- _WHAT IS ASKED_:
Render the material, starting at the line containing "Is the person" and ending at the end of the material, as a two-column CSV with the headers text and answer. Give one row per text with its answer, put each value in a quoted field with line breaks replaced by spaces, and leave out the pictures.

- _STORED ROWS_:

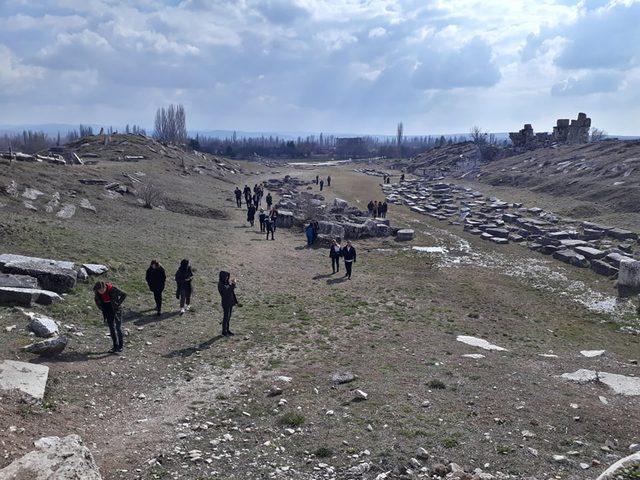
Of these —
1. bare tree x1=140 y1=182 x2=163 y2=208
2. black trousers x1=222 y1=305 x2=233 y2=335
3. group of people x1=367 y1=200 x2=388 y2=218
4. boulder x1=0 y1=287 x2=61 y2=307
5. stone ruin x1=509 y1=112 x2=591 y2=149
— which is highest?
stone ruin x1=509 y1=112 x2=591 y2=149

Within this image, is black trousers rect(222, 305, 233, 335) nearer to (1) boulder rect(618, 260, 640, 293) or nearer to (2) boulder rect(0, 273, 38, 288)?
(2) boulder rect(0, 273, 38, 288)

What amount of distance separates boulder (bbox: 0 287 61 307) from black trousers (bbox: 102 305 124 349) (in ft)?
7.52

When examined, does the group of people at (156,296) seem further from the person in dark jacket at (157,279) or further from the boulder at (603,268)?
the boulder at (603,268)

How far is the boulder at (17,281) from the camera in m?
11.7

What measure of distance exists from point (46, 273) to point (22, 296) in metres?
1.43

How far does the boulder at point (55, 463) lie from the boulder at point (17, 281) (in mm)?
6438

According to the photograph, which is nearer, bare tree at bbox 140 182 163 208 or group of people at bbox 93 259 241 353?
group of people at bbox 93 259 241 353

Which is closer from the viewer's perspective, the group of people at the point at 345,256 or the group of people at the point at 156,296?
the group of people at the point at 156,296

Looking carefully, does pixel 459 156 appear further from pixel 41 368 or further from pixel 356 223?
pixel 41 368

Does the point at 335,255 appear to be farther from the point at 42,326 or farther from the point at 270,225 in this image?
the point at 42,326

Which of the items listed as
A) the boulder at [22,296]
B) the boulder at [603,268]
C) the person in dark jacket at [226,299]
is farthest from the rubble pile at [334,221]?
the boulder at [22,296]

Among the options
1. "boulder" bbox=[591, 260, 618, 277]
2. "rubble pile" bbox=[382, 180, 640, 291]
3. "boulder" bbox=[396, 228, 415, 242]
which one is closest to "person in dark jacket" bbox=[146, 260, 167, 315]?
"rubble pile" bbox=[382, 180, 640, 291]

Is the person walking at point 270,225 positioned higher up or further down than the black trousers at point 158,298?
higher up

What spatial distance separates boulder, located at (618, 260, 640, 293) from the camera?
63.0ft
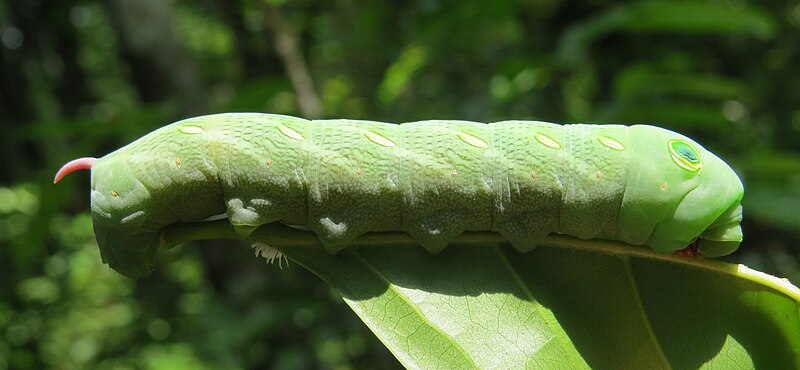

- _WRITTEN SOLUTION_:
text,answer
"Is the person walking at point 270,225 positioned higher up or further down than the black trousers at point 158,298?","higher up"
"What spatial distance separates boulder, located at (618, 260, 640, 293) from the camera?","63.0ft"